#### [INSTRUCTIONS TO FOLLOW]
What you output must match the entries exactly, apart from the pictures, which are left out.

+ + +

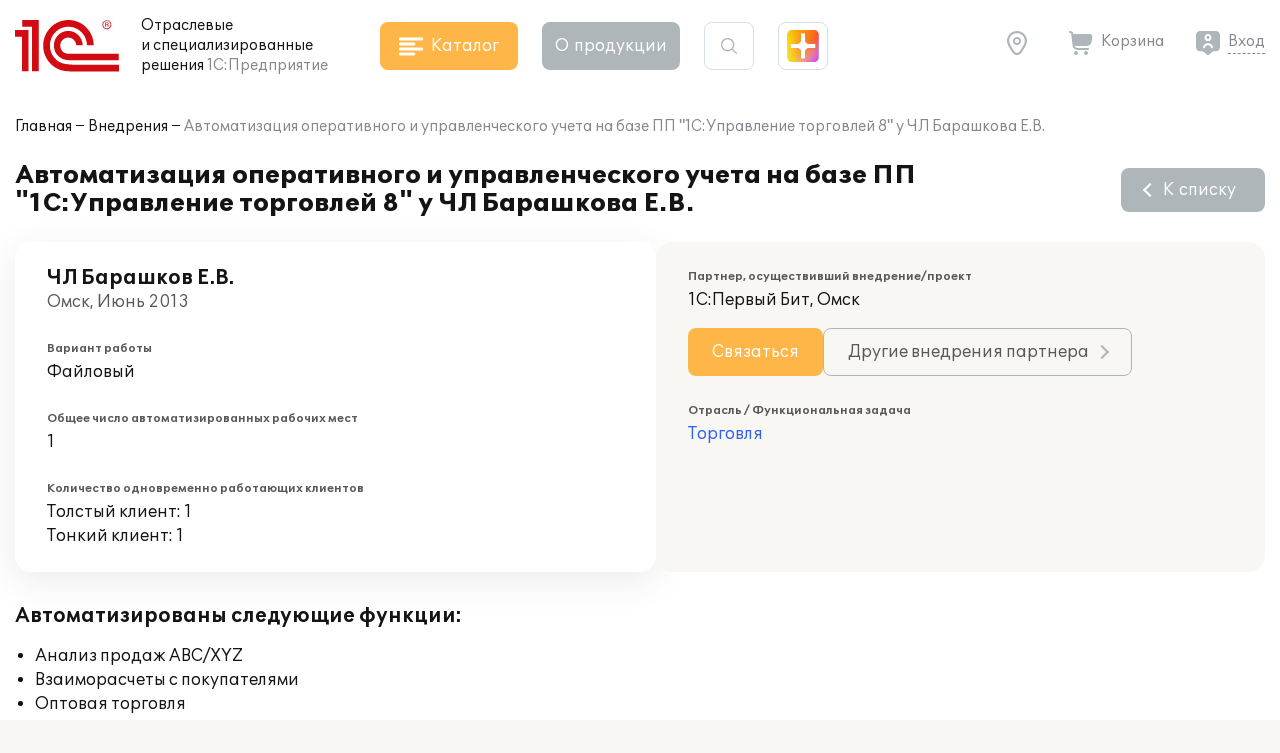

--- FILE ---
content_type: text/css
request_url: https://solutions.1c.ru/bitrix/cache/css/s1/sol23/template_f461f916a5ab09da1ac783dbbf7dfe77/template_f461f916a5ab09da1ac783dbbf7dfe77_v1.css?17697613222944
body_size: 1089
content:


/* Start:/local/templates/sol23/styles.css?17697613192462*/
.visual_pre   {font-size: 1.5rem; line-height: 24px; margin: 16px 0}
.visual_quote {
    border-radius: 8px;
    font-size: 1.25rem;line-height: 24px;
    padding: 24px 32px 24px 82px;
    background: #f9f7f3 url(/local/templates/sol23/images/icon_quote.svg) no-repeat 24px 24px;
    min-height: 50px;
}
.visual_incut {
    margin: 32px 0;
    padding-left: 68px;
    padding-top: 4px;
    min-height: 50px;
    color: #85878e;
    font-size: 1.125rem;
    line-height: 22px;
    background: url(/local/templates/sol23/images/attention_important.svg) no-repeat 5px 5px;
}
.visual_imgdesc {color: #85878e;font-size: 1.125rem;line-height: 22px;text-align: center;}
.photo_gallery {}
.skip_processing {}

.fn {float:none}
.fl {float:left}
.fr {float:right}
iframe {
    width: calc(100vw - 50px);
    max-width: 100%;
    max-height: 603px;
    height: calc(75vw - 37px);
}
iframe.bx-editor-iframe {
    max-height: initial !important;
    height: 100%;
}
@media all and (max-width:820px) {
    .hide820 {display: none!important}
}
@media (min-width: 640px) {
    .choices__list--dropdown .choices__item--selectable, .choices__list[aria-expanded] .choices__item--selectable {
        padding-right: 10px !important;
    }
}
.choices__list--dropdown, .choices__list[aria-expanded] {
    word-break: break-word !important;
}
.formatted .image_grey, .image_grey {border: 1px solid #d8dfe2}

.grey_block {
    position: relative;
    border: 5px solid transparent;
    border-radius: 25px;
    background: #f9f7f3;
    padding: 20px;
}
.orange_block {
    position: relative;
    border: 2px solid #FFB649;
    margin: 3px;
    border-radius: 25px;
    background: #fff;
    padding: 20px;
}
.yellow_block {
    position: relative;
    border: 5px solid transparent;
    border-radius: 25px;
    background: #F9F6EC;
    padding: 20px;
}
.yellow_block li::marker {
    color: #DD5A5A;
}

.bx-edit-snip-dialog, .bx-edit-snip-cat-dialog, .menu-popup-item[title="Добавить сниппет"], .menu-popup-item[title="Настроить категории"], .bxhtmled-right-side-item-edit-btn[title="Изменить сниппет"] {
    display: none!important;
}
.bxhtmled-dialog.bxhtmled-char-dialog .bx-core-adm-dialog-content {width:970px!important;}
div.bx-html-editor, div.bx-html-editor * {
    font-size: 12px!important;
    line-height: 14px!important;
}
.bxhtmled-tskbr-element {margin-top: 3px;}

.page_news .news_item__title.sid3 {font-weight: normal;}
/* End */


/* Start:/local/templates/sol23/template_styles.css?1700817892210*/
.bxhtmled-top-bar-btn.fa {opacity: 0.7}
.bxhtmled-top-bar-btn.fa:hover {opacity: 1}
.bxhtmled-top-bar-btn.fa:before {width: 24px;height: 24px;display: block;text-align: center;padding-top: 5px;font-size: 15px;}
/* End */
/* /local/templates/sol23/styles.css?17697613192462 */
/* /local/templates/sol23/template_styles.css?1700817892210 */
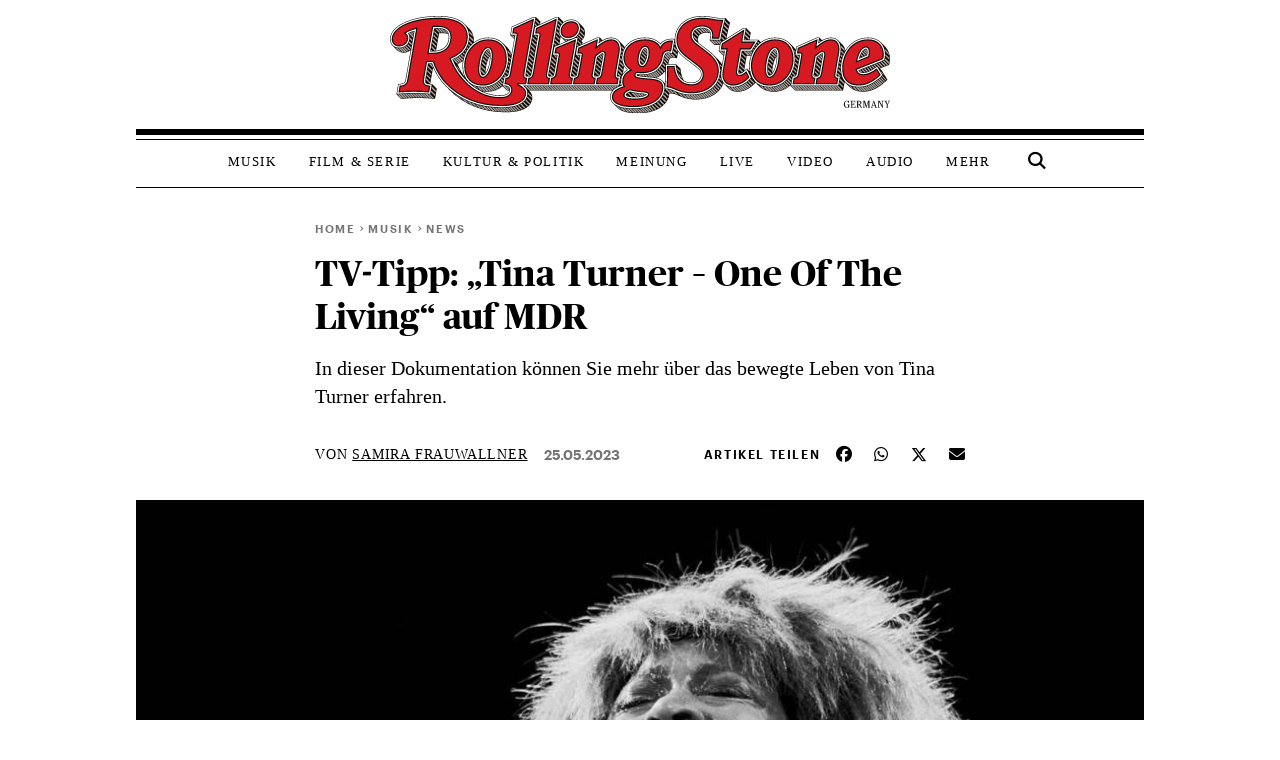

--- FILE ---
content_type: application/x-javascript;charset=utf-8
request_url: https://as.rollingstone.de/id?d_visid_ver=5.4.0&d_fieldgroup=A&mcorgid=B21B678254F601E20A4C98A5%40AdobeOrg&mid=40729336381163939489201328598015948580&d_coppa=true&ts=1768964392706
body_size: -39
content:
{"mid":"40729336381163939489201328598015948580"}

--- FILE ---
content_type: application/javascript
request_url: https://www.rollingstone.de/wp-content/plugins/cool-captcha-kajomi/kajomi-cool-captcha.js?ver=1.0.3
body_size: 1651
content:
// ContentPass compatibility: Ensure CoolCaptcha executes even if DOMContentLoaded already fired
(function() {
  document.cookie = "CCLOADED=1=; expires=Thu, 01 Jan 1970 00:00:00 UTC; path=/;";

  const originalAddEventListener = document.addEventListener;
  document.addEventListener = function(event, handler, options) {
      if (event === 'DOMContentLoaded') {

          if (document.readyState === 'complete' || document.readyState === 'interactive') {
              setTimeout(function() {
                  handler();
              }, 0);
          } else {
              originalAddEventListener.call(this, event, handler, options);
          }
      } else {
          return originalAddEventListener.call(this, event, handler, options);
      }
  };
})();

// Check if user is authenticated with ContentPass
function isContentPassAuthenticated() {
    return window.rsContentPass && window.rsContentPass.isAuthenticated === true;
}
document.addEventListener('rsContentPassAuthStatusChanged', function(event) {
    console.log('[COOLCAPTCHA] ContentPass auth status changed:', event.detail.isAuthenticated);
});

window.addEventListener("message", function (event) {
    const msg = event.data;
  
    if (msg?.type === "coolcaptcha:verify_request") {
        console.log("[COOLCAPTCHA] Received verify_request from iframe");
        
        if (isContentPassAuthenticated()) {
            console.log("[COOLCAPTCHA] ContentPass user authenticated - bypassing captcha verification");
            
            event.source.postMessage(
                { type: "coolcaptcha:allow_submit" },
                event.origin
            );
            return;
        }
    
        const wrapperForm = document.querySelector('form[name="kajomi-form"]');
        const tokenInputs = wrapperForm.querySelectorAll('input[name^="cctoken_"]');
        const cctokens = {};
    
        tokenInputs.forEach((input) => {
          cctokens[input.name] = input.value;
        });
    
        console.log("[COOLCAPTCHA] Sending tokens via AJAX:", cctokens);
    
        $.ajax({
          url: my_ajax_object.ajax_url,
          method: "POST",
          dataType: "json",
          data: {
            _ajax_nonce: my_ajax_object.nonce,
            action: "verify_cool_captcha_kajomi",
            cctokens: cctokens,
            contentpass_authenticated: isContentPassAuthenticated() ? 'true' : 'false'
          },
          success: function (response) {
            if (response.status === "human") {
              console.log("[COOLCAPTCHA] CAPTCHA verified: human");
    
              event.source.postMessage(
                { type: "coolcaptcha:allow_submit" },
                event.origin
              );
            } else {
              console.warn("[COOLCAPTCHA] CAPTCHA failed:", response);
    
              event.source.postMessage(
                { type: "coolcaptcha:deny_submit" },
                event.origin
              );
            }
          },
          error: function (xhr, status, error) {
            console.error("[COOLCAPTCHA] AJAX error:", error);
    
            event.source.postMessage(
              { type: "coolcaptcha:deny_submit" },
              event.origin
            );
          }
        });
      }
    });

+ + +

#### [SOLUTION TO THIS EXERCISE]
--- FILE ---
content_type: text/css
request_url: https://solutions.1c.ru/bitrix/cache/css/s1/sol23/template_f461f916a5ab09da1ac783dbbf7dfe77/template_f461f916a5ab09da1ac783dbbf7dfe77_v1.css?17697613222944
body_size: 1089
content:


/* Start:/local/templates/sol23/styles.css?17697613192462*/
.visual_pre   {font-size: 1.5rem; line-height: 24px; margin: 16px 0}
.visual_quote {
    border-radius: 8px;
    font-size: 1.25rem;line-height: 24px;
    padding: 24px 32px 24px 82px;
    background: #f9f7f3 url(/local/templates/sol23/images/icon_quote.svg) no-repeat 24px 24px;
    min-height: 50px;
}
.visual_incut {
    margin: 32px 0;
    padding-left: 68px;
    padding-top: 4px;
    min-height: 50px;
    color: #85878e;
    font-size: 1.125rem;
    line-height: 22px;
    background: url(/local/templates/sol23/images/attention_important.svg) no-repeat 5px 5px;
}
.visual_imgdesc {color: #85878e;font-size: 1.125rem;line-height: 22px;text-align: center;}
.photo_gallery {}
.skip_processing {}

.fn {float:none}
.fl {float:left}
.fr {float:right}
iframe {
    width: calc(100vw - 50px);
    max-width: 100%;
    max-height: 603px;
    height: calc(75vw - 37px);
}
iframe.bx-editor-iframe {
    max-height: initial !important;
    height: 100%;
}
@media all and (max-width:820px) {
    .hide820 {display: none!important}
}
@media (min-width: 640px) {
    .choices__list--dropdown .choices__item--selectable, .choices__list[aria-expanded] .choices__item--selectable {
        padding-right: 10px !important;
    }
}
.choices__list--dropdown, .choices__list[aria-expanded] {
    word-break: break-word !important;
}
.formatted .image_grey, .image_grey {border: 1px solid #d8dfe2}

.grey_block {
    position: relative;
    border: 5px solid transparent;
    border-radius: 25px;
    background: #f9f7f3;
    padding: 20px;
}
.orange_block {
    position: relative;
    border: 2px solid #FFB649;
    margin: 3px;
    border-radius: 25px;
    background: #fff;
    padding: 20px;
}
.yellow_block {
    position: relative;
    border: 5px solid transparent;
    border-radius: 25px;
    background: #F9F6EC;
    padding: 20px;
}
.yellow_block li::marker {
    color: #DD5A5A;
}

.bx-edit-snip-dialog, .bx-edit-snip-cat-dialog, .menu-popup-item[title="Добавить сниппет"], .menu-popup-item[title="Настроить категории"], .bxhtmled-right-side-item-edit-btn[title="Изменить сниппет"] {
    display: none!important;
}
.bxhtmled-dialog.bxhtmled-char-dialog .bx-core-adm-dialog-content {width:970px!important;}
div.bx-html-editor, div.bx-html-editor * {
    font-size: 12px!important;
    line-height: 14px!important;
}
.bxhtmled-tskbr-element {margin-top: 3px;}

.page_news .news_item__title.sid3 {font-weight: normal;}
/* End */


/* Start:/local/templates/sol23/template_styles.css?1700817892210*/
.bxhtmled-top-bar-btn.fa {opacity: 0.7}
.bxhtmled-top-bar-btn.fa:hover {opacity: 1}
.bxhtmled-top-bar-btn.fa:before {width: 24px;height: 24px;display: block;text-align: center;padding-top: 5px;font-size: 15px;}
/* End */
/* /local/templates/sol23/styles.css?17697613192462 */
/* /local/templates/sol23/template_styles.css?1700817892210 */

--- FILE ---
content_type: application/x-javascript;charset=utf-8
request_url: https://as.rollingstone.de/id?d_visid_ver=5.4.0&d_fieldgroup=A&mcorgid=B21B678254F601E20A4C98A5%40AdobeOrg&mid=40729336381163939489201328598015948580&d_coppa=true&ts=1768964392706
body_size: -39
content:
{"mid":"40729336381163939489201328598015948580"}

--- FILE ---
content_type: application/javascript
request_url: https://www.rollingstone.de/wp-content/plugins/cool-captcha-kajomi/kajomi-cool-captcha.js?ver=1.0.3
body_size: 1651
content:
// ContentPass compatibility: Ensure CoolCaptcha executes even if DOMContentLoaded already fired
(function() {
  document.cookie = "CCLOADED=1=; expires=Thu, 01 Jan 1970 00:00:00 UTC; path=/;";

  const originalAddEventListener = document.addEventListener;
  document.addEventListener = function(event, handler, options) {
      if (event === 'DOMContentLoaded') {

          if (document.readyState === 'complete' || document.readyState === 'interactive') {
              setTimeout(function() {
                  handler();
              }, 0);
          } else {
              originalAddEventListener.call(this, event, handler, options);
          }
      } else {
          return originalAddEventListener.call(this, event, handler, options);
      }
  };
})();

// Check if user is authenticated with ContentPass
function isContentPassAuthenticated() {
    return window.rsContentPass && window.rsContentPass.isAuthenticated === true;
}
document.addEventListener('rsContentPassAuthStatusChanged', function(event) {
    console.log('[COOLCAPTCHA] ContentPass auth status changed:', event.detail.isAuthenticated);
});

window.addEventListener("message", function (event) {
    const msg = event.data;
  
    if (msg?.type === "coolcaptcha:verify_request") {
        console.log("[COOLCAPTCHA] Received verify_request from iframe");
        
        if (isContentPassAuthenticated()) {
            console.log("[COOLCAPTCHA] ContentPass user authenticated - bypassing captcha verification");
            
            event.source.postMessage(
                { type: "coolcaptcha:allow_submit" },
                event.origin
            );
            return;
        }
    
        const wrapperForm = document.querySelector('form[name="kajomi-form"]');
        const tokenInputs = wrapperForm.querySelectorAll('input[name^="cctoken_"]');
        const cctokens = {};
    
        tokenInputs.forEach((input) => {
          cctokens[input.name] = input.value;
        });
    
        console.log("[COOLCAPTCHA] Sending tokens via AJAX:", cctokens);
    
        $.ajax({
          url: my_ajax_object.ajax_url,
          method: "POST",
          dataType: "json",
          data: {
            _ajax_nonce: my_ajax_object.nonce,
            action: "verify_cool_captcha_kajomi",
            cctokens: cctokens,
            contentpass_authenticated: isContentPassAuthenticated() ? 'true' : 'false'
          },
          success: function (response) {
            if (response.status === "human") {
              console.log("[COOLCAPTCHA] CAPTCHA verified: human");
    
              event.source.postMessage(
                { type: "coolcaptcha:allow_submit" },
                event.origin
              );
            } else {
              console.warn("[COOLCAPTCHA] CAPTCHA failed:", response);
    
              event.source.postMessage(
                { type: "coolcaptcha:deny_submit" },
                event.origin
              );
            }
          },
          error: function (xhr, status, error) {
            console.error("[COOLCAPTCHA] AJAX error:", error);
    
            event.source.postMessage(
              { type: "coolcaptcha:deny_submit" },
              event.origin
            );
          }
        });
      }
    });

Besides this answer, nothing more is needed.